** REQUIRED ACTION **
Every record needs to be set down again without a single difference.
- Opening Delimiter -
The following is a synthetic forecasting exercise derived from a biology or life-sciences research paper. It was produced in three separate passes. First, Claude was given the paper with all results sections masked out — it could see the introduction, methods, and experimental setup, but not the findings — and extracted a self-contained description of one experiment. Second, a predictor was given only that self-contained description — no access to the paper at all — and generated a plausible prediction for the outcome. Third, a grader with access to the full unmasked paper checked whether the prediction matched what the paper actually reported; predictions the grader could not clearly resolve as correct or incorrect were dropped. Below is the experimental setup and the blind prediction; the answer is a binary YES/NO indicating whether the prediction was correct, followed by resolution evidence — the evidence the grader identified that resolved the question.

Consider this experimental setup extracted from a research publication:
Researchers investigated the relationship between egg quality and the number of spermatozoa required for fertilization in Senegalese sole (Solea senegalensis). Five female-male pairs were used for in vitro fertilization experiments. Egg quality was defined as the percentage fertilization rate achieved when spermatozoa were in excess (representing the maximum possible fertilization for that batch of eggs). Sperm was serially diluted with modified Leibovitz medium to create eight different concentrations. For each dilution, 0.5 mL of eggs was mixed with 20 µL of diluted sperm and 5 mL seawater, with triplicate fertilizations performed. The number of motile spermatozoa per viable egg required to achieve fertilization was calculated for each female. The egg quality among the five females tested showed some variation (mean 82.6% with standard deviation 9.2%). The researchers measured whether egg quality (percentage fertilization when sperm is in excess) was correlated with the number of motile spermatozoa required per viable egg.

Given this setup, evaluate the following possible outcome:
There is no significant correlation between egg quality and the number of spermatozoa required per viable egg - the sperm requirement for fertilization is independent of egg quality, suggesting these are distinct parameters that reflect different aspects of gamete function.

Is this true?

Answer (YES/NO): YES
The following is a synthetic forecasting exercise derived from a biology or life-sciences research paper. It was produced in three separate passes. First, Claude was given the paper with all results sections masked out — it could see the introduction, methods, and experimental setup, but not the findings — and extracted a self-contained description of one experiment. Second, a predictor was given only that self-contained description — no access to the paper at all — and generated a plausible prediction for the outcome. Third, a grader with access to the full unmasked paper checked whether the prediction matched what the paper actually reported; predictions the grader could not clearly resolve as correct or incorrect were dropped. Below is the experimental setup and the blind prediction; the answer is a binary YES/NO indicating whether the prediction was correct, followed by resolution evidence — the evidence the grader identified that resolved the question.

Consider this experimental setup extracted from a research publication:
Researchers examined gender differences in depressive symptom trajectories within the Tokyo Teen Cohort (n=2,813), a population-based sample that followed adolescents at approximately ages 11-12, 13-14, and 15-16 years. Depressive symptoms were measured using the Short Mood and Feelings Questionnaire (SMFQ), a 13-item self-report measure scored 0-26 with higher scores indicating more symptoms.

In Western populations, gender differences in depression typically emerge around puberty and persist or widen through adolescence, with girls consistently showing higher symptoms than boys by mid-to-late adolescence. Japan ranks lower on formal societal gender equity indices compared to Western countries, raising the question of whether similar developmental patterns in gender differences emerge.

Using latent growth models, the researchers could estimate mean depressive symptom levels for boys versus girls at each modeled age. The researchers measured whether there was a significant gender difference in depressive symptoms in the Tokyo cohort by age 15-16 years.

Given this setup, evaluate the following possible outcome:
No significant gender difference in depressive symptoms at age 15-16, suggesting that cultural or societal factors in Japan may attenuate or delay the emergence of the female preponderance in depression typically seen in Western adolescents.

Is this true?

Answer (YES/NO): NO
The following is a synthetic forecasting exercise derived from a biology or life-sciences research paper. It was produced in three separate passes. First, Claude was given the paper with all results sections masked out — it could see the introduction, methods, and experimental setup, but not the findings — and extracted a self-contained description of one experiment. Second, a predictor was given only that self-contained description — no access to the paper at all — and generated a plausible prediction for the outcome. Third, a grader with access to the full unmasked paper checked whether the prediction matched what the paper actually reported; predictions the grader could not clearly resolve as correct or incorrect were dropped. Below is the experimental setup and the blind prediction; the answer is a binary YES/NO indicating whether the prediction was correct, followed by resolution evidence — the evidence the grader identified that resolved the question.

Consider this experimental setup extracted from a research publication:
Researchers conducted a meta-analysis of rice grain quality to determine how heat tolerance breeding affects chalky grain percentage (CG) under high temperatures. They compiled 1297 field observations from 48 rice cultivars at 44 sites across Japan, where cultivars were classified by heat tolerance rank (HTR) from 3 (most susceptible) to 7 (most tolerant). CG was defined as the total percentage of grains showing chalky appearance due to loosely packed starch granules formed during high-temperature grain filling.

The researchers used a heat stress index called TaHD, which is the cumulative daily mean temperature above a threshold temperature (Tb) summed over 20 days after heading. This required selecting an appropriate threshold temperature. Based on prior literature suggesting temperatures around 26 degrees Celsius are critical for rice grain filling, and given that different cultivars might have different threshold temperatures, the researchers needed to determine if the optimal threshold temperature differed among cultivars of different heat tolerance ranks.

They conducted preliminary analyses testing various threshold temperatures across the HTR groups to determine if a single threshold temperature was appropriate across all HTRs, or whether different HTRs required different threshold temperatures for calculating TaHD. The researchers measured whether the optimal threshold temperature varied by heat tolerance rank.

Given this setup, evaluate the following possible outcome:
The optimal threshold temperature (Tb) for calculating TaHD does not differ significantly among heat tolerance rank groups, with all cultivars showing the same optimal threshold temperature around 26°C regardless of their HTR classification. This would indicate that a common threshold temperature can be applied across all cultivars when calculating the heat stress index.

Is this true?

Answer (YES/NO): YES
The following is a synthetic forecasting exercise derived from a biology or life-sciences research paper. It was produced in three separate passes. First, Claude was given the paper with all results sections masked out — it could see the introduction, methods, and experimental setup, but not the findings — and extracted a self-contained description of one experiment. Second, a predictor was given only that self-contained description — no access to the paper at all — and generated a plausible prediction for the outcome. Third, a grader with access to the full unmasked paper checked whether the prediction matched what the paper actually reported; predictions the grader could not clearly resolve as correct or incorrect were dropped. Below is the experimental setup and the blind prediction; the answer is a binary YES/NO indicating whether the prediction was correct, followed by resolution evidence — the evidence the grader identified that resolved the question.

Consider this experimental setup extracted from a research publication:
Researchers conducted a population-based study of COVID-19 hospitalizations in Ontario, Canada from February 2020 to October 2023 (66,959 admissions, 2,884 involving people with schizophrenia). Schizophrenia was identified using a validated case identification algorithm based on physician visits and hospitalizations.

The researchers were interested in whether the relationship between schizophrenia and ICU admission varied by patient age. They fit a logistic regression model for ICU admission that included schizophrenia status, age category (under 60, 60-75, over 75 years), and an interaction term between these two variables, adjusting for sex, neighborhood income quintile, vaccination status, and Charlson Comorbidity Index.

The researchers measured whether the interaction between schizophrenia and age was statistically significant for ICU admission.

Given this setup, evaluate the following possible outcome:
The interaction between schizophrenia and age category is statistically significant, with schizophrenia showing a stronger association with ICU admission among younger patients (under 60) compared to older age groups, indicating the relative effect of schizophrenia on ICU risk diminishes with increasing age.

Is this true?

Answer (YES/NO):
- Closing Delimiter -
** THE COMPLETED TASK **
The following is a synthetic forecasting exercise derived from a biology or life-sciences research paper. It was produced in three separate passes. First, Claude was given the paper with all results sections masked out — it could see the introduction, methods, and experimental setup, but not the findings — and extracted a self-contained description of one experiment. Second, a predictor was given only that self-contained description — no access to the paper at all — and generated a plausible prediction for the outcome. Third, a grader with access to the full unmasked paper checked whether the prediction matched what the paper actually reported; predictions the grader could not clearly resolve as correct or incorrect were dropped. Below is the experimental setup and the blind prediction; the answer is a binary YES/NO indicating whether the prediction was correct, followed by resolution evidence — the evidence the grader identified that resolved the question.

Consider this experimental setup extracted from a research publication:
Researchers investigated the relationship between egg quality and the number of spermatozoa required for fertilization in Senegalese sole (Solea senegalensis). Five female-male pairs were used for in vitro fertilization experiments. Egg quality was defined as the percentage fertilization rate achieved when spermatozoa were in excess (representing the maximum possible fertilization for that batch of eggs). Sperm was serially diluted with modified Leibovitz medium to create eight different concentrations. For each dilution, 0.5 mL of eggs was mixed with 20 µL of diluted sperm and 5 mL seawater, with triplicate fertilizations performed. The number of motile spermatozoa per viable egg required to achieve fertilization was calculated for each female. The egg quality among the five females tested showed some variation (mean 82.6% with standard deviation 9.2%). The researchers measured whether egg quality (percentage fertilization when sperm is in excess) was correlated with the number of motile spermatozoa required per viable egg.

Given this setup, evaluate the following possible outcome:
There is no significant correlation between egg quality and the number of spermatozoa required per viable egg - the sperm requirement for fertilization is independent of egg quality, suggesting these are distinct parameters that reflect different aspects of gamete function.

Is this true?

Answer (YES/NO): YES
The following is a synthetic forecasting exercise derived from a biology or life-sciences research paper. It was produced in three separate passes. First, Claude was given the paper with all results sections masked out — it could see the introduction, methods, and experimental setup, but not the findings — and extracted a self-contained description of one experiment. Second, a predictor was given only that self-contained description — no access to the paper at all — and generated a plausible prediction for the outcome. Third, a grader with access to the full unmasked paper checked whether the prediction matched what the paper actually reported; predictions the grader could not clearly resolve as correct or incorrect were dropped. Below is the experimental setup and the blind prediction; the answer is a binary YES/NO indicating whether the prediction was correct, followed by resolution evidence — the evidence the grader identified that resolved the question.

Consider this experimental setup extracted from a research publication:
Researchers examined gender differences in depressive symptom trajectories within the Tokyo Teen Cohort (n=2,813), a population-based sample that followed adolescents at approximately ages 11-12, 13-14, and 15-16 years. Depressive symptoms were measured using the Short Mood and Feelings Questionnaire (SMFQ), a 13-item self-report measure scored 0-26 with higher scores indicating more symptoms.

In Western populations, gender differences in depression typically emerge around puberty and persist or widen through adolescence, with girls consistently showing higher symptoms than boys by mid-to-late adolescence. Japan ranks lower on formal societal gender equity indices compared to Western countries, raising the question of whether similar developmental patterns in gender differences emerge.

Using latent growth models, the researchers could estimate mean depressive symptom levels for boys versus girls at each modeled age. The researchers measured whether there was a significant gender difference in depressive symptoms in the Tokyo cohort by age 15-16 years.

Given this setup, evaluate the following possible outcome:
No significant gender difference in depressive symptoms at age 15-16, suggesting that cultural or societal factors in Japan may attenuate or delay the emergence of the female preponderance in depression typically seen in Western adolescents.

Is this true?

Answer (YES/NO): NO
The following is a synthetic forecasting exercise derived from a biology or life-sciences research paper. It was produced in three separate passes. First, Claude was given the paper with all results sections masked out — it could see the introduction, methods, and experimental setup, but not the findings — and extracted a self-contained description of one experiment. Second, a predictor was given only that self-contained description — no access to the paper at all — and generated a plausible prediction for the outcome. Third, a grader with access to the full unmasked paper checked whether the prediction matched what the paper actually reported; predictions the grader could not clearly resolve as correct or incorrect were dropped. Below is the experimental setup and the blind prediction; the answer is a binary YES/NO indicating whether the prediction was correct, followed by resolution evidence — the evidence the grader identified that resolved the question.

Consider this experimental setup extracted from a research publication:
Researchers conducted a meta-analysis of rice grain quality to determine how heat tolerance breeding affects chalky grain percentage (CG) under high temperatures. They compiled 1297 field observations from 48 rice cultivars at 44 sites across Japan, where cultivars were classified by heat tolerance rank (HTR) from 3 (most susceptible) to 7 (most tolerant). CG was defined as the total percentage of grains showing chalky appearance due to loosely packed starch granules formed during high-temperature grain filling.

The researchers used a heat stress index called TaHD, which is the cumulative daily mean temperature above a threshold temperature (Tb) summed over 20 days after heading. This required selecting an appropriate threshold temperature. Based on prior literature suggesting temperatures around 26 degrees Celsius are critical for rice grain filling, and given that different cultivars might have different threshold temperatures, the researchers needed to determine if the optimal threshold temperature differed among cultivars of different heat tolerance ranks.

They conducted preliminary analyses testing various threshold temperatures across the HTR groups to determine if a single threshold temperature was appropriate across all HTRs, or whether different HTRs required different threshold temperatures for calculating TaHD. The researchers measured whether the optimal threshold temperature varied by heat tolerance rank.

Given this setup, evaluate the following possible outcome:
The optimal threshold temperature (Tb) for calculating TaHD does not differ significantly among heat tolerance rank groups, with all cultivars showing the same optimal threshold temperature around 26°C regardless of their HTR classification. This would indicate that a common threshold temperature can be applied across all cultivars when calculating the heat stress index.

Is this true?

Answer (YES/NO): YES
The following is a synthetic forecasting exercise derived from a biology or life-sciences research paper. It was produced in three separate passes. First, Claude was given the paper with all results sections masked out — it could see the introduction, methods, and experimental setup, but not the findings — and extracted a self-contained description of one experiment. Second, a predictor was given only that self-contained description — no access to the paper at all — and generated a plausible prediction for the outcome. Third, a grader with access to the full unmasked paper checked whether the prediction matched what the paper actually reported; predictions the grader could not clearly resolve as correct or incorrect were dropped. Below is the experimental setup and the blind prediction; the answer is a binary YES/NO indicating whether the prediction was correct, followed by resolution evidence — the evidence the grader identified that resolved the question.

Consider this experimental setup extracted from a research publication:
Researchers conducted a population-based study of COVID-19 hospitalizations in Ontario, Canada from February 2020 to October 2023 (66,959 admissions, 2,884 involving people with schizophrenia). Schizophrenia was identified using a validated case identification algorithm based on physician visits and hospitalizations.

The researchers were interested in whether the relationship between schizophrenia and ICU admission varied by patient age. They fit a logistic regression model for ICU admission that included schizophrenia status, age category (under 60, 60-75, over 75 years), and an interaction term between these two variables, adjusting for sex, neighborhood income quintile, vaccination status, and Charlson Comorbidity Index.

The researchers measured whether the interaction between schizophrenia and age was statistically significant for ICU admission.

Given this setup, evaluate the following possible outcome:
The interaction between schizophrenia and age category is statistically significant, with schizophrenia showing a stronger association with ICU admission among younger patients (under 60) compared to older age groups, indicating the relative effect of schizophrenia on ICU risk diminishes with increasing age.

Is this true?

Answer (YES/NO):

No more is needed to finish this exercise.